Texto propuesto:
= = =

Como puede observarse, Descartes planteó la
hipótesis de que, como consecuencia de su
omnipotencia, Dios pudiera mentir y, de hecho, tal posibilidad
era una consecuencia perfectamente lógica
derivada de la omnipotencia divina. Sin embargo, a pesar de los
diversos momentos en que afirmó tal posibilidad, luego
discutió y se enfadó furiosamente con Voetius
porque éste le acusó de haber defendido tal
hipótesis, la cual no implicaba contradicción
alguna en cuanto nada podía estar por encima del poder
divino y nada podía tener un valor por
sí mismo, con independencia
de la voluntad divina.
Por ello y como ya se ha dicho antes, siendo consecuente
con los motivos que justificaban la duda metódica
y especialmente la hipotética existencia de un genio
maligno o de un dios engañador, desde tales planteamientos
era imposible demostrar el valor supuestamente objetivo de
sus "evidencias" en
favor de
1) la existencia de un Dios auténtico;
2) la tesis según la cual mentir sería un
defecto que en ningún caso podría estar en
Dios;
3) la existencia de un mundo material; y
4) todo lo que pretendiera deducir a partir de
ese Dios cuya existencia era indemostrable.

= = =

Preguntas sobre la geometría de la escena:

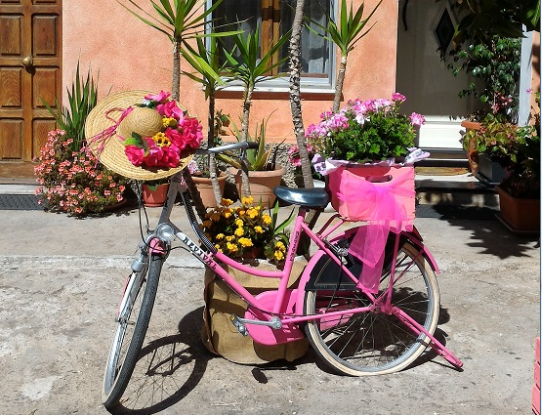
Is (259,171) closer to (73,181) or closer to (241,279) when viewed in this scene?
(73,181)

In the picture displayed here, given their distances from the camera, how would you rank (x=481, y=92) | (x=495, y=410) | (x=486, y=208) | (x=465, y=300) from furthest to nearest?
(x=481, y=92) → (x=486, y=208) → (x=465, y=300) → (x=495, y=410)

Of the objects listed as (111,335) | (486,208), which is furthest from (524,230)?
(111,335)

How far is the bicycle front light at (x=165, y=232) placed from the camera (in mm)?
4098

= = =

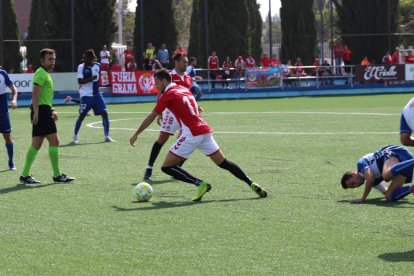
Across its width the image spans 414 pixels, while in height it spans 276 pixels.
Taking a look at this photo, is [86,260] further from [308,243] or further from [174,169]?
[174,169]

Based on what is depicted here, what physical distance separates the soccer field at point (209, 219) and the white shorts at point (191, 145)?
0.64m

= = =

Instrucciones:
A – Enumere los cuatro puntos numerados en favor de los cuales, según el texto sobre Descartes, era imposible demostrar el valor supuestamente objetivo de sus "evidencias".
B – Indique, copiándolas íntegramente, todas las líneas del listado que contengan la cadena "camera", teniendo en cuenta la distinción entre mayúsculas y minúsculas.
El texto y el listado proceden de fuentes distintas.

Respuestas:
A –
1) La existencia de un Dios auténtico.
2) La tesis según la cual mentir sería un defecto que en ningún caso podría estar en Dios.
3) La existencia de un mundo material.
4) Todo lo que pretendiera deducir a partir de ese Dios cuya existencia era indemostrable.

B –
In the picture displayed here, given their distances from the camera, how would you rank (x=481, y=92) | (x=495, y=410) | (x=486, y=208) | (x=465, y=300) from furthest to nearest?
How far is the bicycle front light at (x=165, y=232) placed from the camera (in mm)?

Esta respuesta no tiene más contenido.